Re: Filtering and displaying untrusted UTF-8

From: Jason Schauberger (crossroads0000@googlemail.com)
Date: Mon Dec 28 2009 - 17:05:23 CST

Next message: verdy_p: "Re: Filtering and displaying untrusted UTF-8"

Previous message: Jukka K. Korpela: "Re: Filtering and displaying untrusted UTF-8"
In reply to: Jukka K. Korpela: "Re: Filtering and displaying untrusted UTF-8"
Next in thread: verdy_p: "Re: Filtering and displaying untrusted UTF-8"
Reply: verdy_p: "Re: Filtering and displaying untrusted UTF-8"
Reply: Andrew West: "Re: Filtering and displaying untrusted UTF-8"
Reply: Andrew West: "Re: Filtering and displaying untrusted UTF-8"
Reply: Doug Ewell: "Re: Filtering and displaying untrusted UTF-8"
Messages sorted by: [ date ] [ thread ] [ subject ] [ author ] [ attachment ]
Mail actions: [ respond to this message ] [ mail a new topic ]

Hello again.

On Mon, Dec 28, 2009 at 7:50 PM, Jukka K. Korpela <jkorpela@cs.tut.fi> wrote:
> Therefore, regarding U+FEFF as not allowed in plain text datastream would be
> a big mistake, even though filtering it out would normally result in
> inferior typography at most.

Then it's probably the best to only disallow it if it's the first code
point, otherwise let it through.

On Mon, Dec 28, 2009 at 3:48 AM, verdy_p <verdy_p@wanadoo.fr> wrote:
> May be the NEXT LINE (U+0085) character, in C1 controls, part of all ISO 8859 charsets (for MIME) at position 0x85,
> which is valid as a line separator or as a blank in HTML?
> You may want to replace it with CRLF sequences, or you may want to uniformize the various encodings of newlines (CR
> not followed by LF, CR+LF, LF not following CR, NL) into a single one (such as LF, for compatibility with C language
> standard I/O) on input (and generate CR+LF on output).
>

That's a good idea. I wonder if there are there any more code points
which should be encoded in HTML?

On Mon, Dec 28, 2009 at 4:29 AM, Asmus Freytag <asmusf@ix.netcom.com> wrote:
>>
>> 2) For code points in planes 0 to 2 (BMP, SMP, SIP) filter the following:
>> * 0x0000 - 0x001F (1st bunch of control characters)
>>
>
> This would eliminate the TAB character. That doesn't seem promising for
> "text".

Agreed. As others have pointed out, the newline character(s) and
similar should be in there as well.

>>
>> For the rest, allow all ***assigned*** code points, filter unassigned.
>>
>
> That's a fool's game, because assigned code points are version dependent.
> Even if one could adopt a "supported version" for one's own code, nothing
> guarantees that the codes were assigned at the time the originating software
> was written. If not, they could represent data that wasn't really text in
> the context it was created in. Further, the minute the next version of
> Unicode comes along, this will prevent the software from handling perfectly
> well-defined and standardized characters.

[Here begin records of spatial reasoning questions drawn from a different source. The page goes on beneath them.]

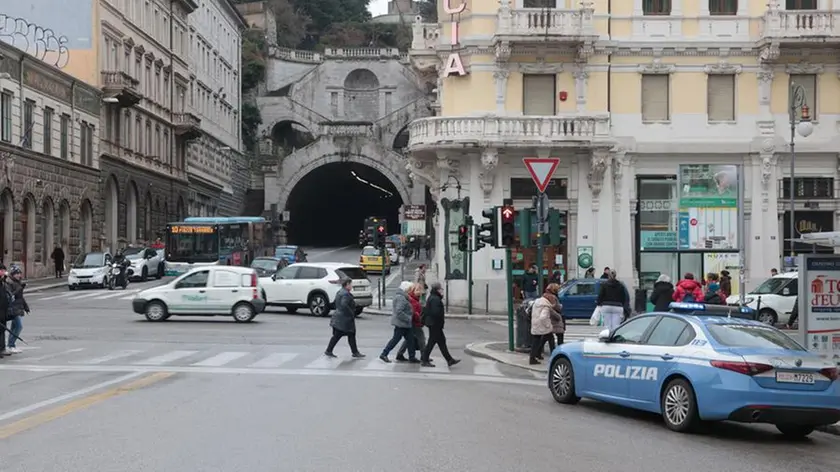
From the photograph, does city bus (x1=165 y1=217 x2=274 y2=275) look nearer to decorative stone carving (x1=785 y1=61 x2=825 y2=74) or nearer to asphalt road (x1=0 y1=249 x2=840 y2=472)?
decorative stone carving (x1=785 y1=61 x2=825 y2=74)

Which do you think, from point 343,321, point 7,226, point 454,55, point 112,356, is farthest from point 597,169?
point 7,226

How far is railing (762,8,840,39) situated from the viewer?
37.7 m

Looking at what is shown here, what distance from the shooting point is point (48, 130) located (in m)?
52.4

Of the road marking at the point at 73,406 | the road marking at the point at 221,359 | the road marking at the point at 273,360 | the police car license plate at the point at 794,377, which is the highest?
the police car license plate at the point at 794,377

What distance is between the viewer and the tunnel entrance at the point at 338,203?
3659 inches

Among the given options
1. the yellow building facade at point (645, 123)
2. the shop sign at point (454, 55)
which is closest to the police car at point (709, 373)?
the yellow building facade at point (645, 123)

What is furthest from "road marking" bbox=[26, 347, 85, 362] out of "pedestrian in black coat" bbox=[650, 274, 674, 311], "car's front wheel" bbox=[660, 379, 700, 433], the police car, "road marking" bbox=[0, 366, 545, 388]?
"car's front wheel" bbox=[660, 379, 700, 433]

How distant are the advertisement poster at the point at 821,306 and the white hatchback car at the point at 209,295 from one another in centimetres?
1857

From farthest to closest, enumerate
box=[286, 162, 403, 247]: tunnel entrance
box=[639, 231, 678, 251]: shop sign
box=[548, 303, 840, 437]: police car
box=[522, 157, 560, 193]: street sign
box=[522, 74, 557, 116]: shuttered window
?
1. box=[286, 162, 403, 247]: tunnel entrance
2. box=[522, 74, 557, 116]: shuttered window
3. box=[639, 231, 678, 251]: shop sign
4. box=[522, 157, 560, 193]: street sign
5. box=[548, 303, 840, 437]: police car

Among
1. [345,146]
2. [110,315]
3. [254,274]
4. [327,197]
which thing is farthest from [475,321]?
[327,197]

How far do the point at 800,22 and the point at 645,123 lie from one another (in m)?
6.30

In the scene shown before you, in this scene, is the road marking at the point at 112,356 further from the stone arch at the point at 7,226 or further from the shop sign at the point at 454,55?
the stone arch at the point at 7,226

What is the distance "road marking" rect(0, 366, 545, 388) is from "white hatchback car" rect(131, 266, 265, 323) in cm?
1142

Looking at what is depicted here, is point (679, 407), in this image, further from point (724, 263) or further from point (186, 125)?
point (186, 125)
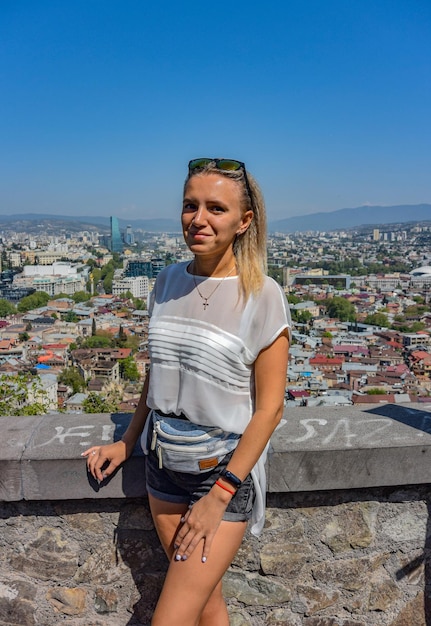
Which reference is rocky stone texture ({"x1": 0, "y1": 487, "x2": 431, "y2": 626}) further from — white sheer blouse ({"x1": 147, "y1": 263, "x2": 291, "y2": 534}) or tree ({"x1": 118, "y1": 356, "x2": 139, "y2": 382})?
tree ({"x1": 118, "y1": 356, "x2": 139, "y2": 382})

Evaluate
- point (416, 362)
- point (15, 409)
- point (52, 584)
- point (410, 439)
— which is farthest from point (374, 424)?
point (416, 362)

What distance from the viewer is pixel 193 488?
1214 millimetres

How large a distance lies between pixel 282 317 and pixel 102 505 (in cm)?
74

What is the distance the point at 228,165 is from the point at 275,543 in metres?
0.98

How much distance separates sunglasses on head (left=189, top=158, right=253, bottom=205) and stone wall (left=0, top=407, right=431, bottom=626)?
672 mm

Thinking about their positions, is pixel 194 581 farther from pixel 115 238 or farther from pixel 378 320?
pixel 115 238

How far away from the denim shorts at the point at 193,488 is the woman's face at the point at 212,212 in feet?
1.40

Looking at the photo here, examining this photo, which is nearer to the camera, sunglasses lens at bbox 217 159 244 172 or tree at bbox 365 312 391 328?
sunglasses lens at bbox 217 159 244 172

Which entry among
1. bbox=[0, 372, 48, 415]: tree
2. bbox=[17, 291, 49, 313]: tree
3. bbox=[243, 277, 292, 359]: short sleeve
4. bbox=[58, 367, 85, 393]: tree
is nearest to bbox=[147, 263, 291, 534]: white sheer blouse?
bbox=[243, 277, 292, 359]: short sleeve

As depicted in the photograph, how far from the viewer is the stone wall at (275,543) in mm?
1496

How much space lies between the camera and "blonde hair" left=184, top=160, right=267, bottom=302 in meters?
1.19

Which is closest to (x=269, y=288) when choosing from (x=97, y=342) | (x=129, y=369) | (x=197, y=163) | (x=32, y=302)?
(x=197, y=163)

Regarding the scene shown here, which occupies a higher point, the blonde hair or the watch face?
the blonde hair

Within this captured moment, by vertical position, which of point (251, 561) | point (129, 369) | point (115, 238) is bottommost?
point (129, 369)
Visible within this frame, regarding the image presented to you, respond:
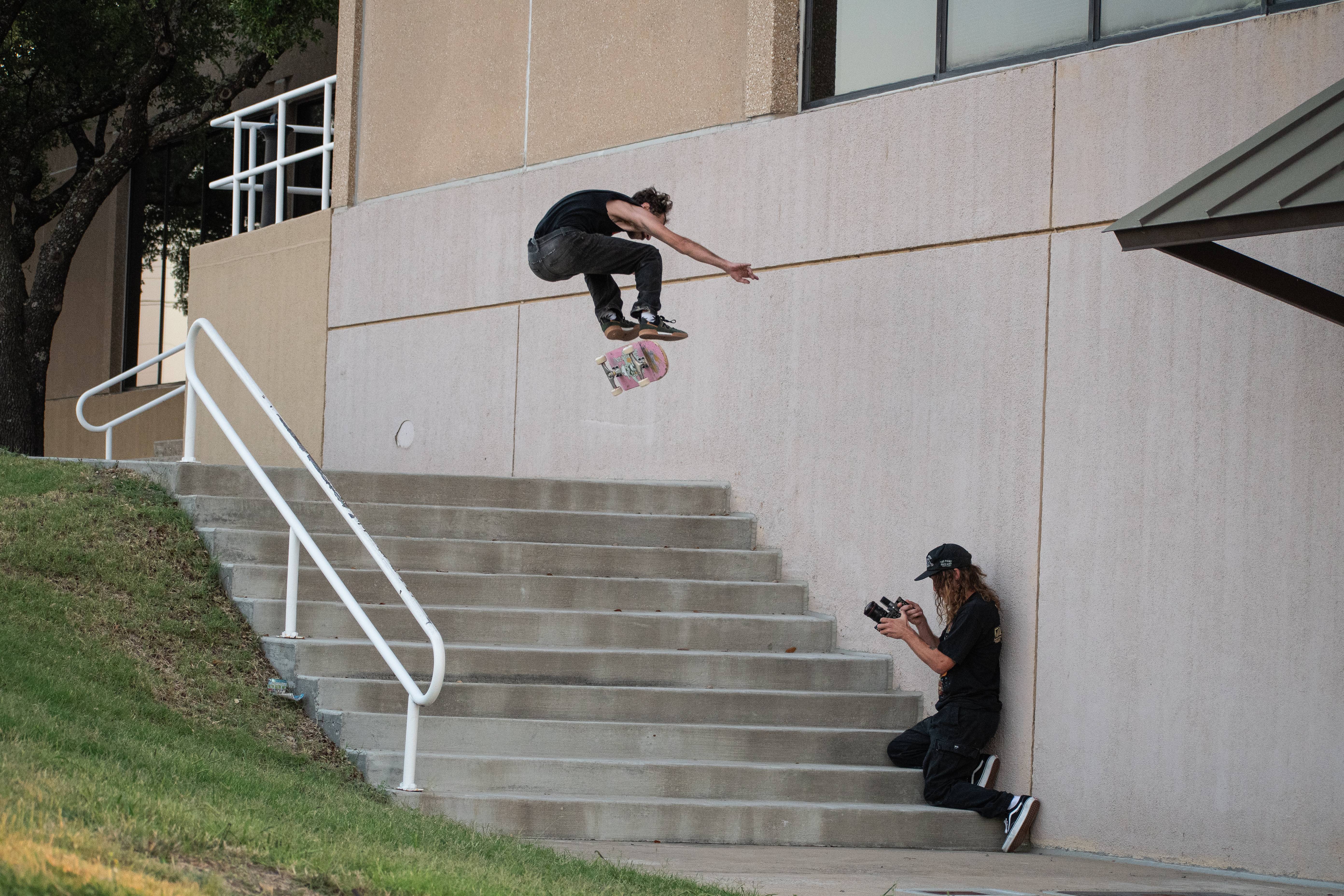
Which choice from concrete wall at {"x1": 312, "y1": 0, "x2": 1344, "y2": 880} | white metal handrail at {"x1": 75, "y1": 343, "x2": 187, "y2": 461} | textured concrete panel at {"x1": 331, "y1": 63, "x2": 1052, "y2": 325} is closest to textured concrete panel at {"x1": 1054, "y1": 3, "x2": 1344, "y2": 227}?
concrete wall at {"x1": 312, "y1": 0, "x2": 1344, "y2": 880}

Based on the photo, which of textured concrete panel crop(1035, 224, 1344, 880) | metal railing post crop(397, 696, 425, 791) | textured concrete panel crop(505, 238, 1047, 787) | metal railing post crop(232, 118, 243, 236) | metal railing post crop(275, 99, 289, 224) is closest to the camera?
metal railing post crop(397, 696, 425, 791)

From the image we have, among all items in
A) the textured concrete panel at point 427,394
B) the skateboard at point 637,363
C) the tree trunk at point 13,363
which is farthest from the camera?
the tree trunk at point 13,363

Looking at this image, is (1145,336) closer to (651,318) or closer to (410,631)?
(651,318)

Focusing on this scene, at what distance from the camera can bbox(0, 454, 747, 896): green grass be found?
4.07 metres

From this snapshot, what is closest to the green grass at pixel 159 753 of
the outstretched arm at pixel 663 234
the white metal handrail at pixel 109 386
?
the white metal handrail at pixel 109 386

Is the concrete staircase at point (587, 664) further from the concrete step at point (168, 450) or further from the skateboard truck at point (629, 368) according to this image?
the concrete step at point (168, 450)

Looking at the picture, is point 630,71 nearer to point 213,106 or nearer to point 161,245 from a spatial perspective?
point 213,106

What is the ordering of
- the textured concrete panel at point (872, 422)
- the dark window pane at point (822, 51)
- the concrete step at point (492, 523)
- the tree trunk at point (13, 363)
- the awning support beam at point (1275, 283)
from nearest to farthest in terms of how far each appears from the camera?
1. the awning support beam at point (1275, 283)
2. the textured concrete panel at point (872, 422)
3. the concrete step at point (492, 523)
4. the dark window pane at point (822, 51)
5. the tree trunk at point (13, 363)

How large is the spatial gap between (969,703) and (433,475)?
367cm

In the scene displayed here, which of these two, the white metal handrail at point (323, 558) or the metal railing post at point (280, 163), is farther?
the metal railing post at point (280, 163)

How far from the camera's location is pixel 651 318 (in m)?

I tend to disagree. Of course it's likely that now unassigned code
points are assigned a character in future Unicode versions. However,
it's also possible that some of them will be assigned non-characters.
Then what's the point in filtering out any non-characters at all, if
you're completely neglecting the possibility that new non-characters
or control characters may be added in future versions and your
algorithm is potentially leaving them unfiltered? This is not only
inconsistent, but renders the current attempt at filtering completely
moot. And if you argue that you could update the algorithm to be also
aware of the new control characters, the same can be said about
updating the algorithm to be aware of newly assigned text characters.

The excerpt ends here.